● Görev tanımı
Lütfen ÖSS belgeselinin gösterimi için Trabzon'a yapılan otobüs yolculuğunu anlatan aşağıdaki yazıyı son cümlesinden sonra sürdürün.

● Kaynak metin

Haziran 2008'de izleyicilerin beğenisine sunduğumuz 3 Saat - Bir ÖSS Belgeseli'nin ülke çapında gösterilebilmesi için, Can Candan ve ben epey emek harcamak durumunda kaldık. Filmin değişik kentlerde gösterilmesinde Eğitim Sen merkez ve şubelerinin verdiği destek önemli rol oynadı. Örneğin Samsun ve Trabzon'daki gösterimleri Eğitim Sen şubeleri düzenledi.
Samsun'daki gösterimin ardından otobüsle Trabzon'a geçtik. Otobüs yol boyunca birçok yerde yolcu aldı veya indirdi. Giresun'da otobüse binenler arasında anneleri ile yolculuk yapan iki çocuk da vardı. Biraz gürültü yaptıkları için otobüse bindiklerinden çabucak haberimiz oldu.
Anneleri otobüse biner binmez evdekilere telefon ederek bindiklerini haber verdi. Çocukların daha büyük olanı tahminen beş yaşlarındaydı ve anlaşılan cep telefonuyla konuşmaya alışıktı. Hemen atıldı ve annesi duraksamadan telefonu ona verdi. Oğlan, yaşının verdiği rahatlıkla ve olanca içtenliğiyle yüksek sesle konuşmaya başladı. Anlaşılan dedesiyle konuşuyordu. Ona birkaç kere, "Sigara içme dede! Sigara içme!" diye bağırdı.

● Sağlanan veriler
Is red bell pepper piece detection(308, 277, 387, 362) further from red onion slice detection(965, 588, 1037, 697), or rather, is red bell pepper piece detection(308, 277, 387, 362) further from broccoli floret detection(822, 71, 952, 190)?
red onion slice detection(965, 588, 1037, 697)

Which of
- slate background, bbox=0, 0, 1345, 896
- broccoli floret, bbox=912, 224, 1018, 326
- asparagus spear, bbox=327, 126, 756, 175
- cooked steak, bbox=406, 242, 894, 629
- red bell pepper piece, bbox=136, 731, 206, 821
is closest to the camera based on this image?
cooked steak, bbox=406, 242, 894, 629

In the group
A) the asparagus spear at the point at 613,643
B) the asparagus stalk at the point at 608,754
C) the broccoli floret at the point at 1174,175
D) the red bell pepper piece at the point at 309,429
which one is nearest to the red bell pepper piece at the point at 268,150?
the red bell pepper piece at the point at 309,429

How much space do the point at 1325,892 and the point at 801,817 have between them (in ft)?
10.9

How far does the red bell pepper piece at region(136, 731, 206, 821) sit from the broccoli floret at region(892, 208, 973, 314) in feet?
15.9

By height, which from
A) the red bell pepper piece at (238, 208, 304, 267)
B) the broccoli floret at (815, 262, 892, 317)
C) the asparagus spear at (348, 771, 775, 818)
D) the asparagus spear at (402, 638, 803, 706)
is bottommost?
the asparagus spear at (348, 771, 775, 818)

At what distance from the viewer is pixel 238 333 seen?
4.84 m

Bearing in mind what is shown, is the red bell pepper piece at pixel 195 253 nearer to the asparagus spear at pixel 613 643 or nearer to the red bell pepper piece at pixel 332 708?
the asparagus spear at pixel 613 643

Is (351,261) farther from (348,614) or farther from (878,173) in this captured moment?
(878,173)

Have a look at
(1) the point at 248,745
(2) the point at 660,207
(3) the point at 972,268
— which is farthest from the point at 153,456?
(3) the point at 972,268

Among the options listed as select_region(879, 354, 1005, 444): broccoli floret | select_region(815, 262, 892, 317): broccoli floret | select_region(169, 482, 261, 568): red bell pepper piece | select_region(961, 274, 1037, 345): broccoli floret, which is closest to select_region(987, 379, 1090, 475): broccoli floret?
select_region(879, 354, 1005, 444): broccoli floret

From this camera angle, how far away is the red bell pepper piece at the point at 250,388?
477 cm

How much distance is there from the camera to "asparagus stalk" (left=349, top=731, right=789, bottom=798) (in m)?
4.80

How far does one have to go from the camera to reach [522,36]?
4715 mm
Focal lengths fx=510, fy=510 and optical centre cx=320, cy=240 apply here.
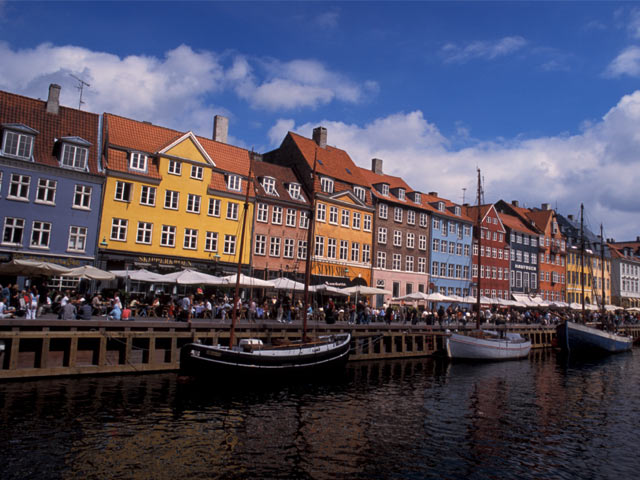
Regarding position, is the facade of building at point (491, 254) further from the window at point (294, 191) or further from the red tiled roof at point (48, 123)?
the red tiled roof at point (48, 123)

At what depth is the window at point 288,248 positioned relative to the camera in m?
45.7

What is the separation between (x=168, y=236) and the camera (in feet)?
128

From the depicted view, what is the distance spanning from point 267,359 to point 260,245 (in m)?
22.0

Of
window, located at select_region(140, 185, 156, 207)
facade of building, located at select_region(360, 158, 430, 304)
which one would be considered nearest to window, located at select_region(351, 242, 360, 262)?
facade of building, located at select_region(360, 158, 430, 304)

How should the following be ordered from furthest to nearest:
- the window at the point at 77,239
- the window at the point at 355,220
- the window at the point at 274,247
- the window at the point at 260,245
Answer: the window at the point at 355,220 < the window at the point at 274,247 < the window at the point at 260,245 < the window at the point at 77,239

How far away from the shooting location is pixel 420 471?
496 inches

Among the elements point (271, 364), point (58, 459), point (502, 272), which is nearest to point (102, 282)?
point (271, 364)

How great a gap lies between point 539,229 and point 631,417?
62.4m

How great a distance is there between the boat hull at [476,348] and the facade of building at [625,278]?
66733 mm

● Beklenen çıktı
Sevinenler
Geçen Pazar kapalı mekânlarda sigara vb. tütün ürünlerinin kullanılması yasaklandı. Bu yasağa en çok sevinenlerin başında çocukların geldiğine hiç kuşku yok. Son yıllarda anne babalarına sigarayı bırakması için sürekli baskı yapan ve bazıları başarılı olan epey çocukla tanıştığım için buna eminim. Çocukları ciddiye alan, çocuk haklarını önemseyen herkesin kapalı mekânlarda sigara yasağını destekleyeceğini ve çocukların sigaradan uzak kalabilmesi için ellerinden geleni yapacaklarını umuyorum.
Üzülenler
Bu yasak, sigaradan para kazananları hiç memnun etmedi. Sigara bağımlılığının odağında yer alan ve inanılması zor düzeyde kamusal zararı, inanılması zor düzeyde kârı kendi ceplerine indirerek gerçekleştirmeyi başaran sigara üreticilerinin, bu gibi yasaklardan ne kadar rahatsız olduğunu tahmin etmek hiç zor değil.
Bu üreticilerden Philip Morris, dünyanın her köşesine sigara taşımak ve sigara kullanımını yaygınlaştırmak konusunda çok "başarılı". Philip Morris, Türkiye'de Sabancı Holding ortaklığıyla başarılarını sürdürüyor. Philip Morris/Sabancı ortaklığı, %75 Philip Morris International, %25 Sabancı olacak şekilde kurulmuş iki ayrı firmaya sahip. PhilSA (Philip Morris Sabancı Sigara ve Tütüncülük Sanayi ve Ticaret AŞ) sigara üretiyor; Philip Morris SA (Philip Morris Sabancı Pazarlama ve Satış AŞ) ise sigara satışı ve pazarlaması yapıyor.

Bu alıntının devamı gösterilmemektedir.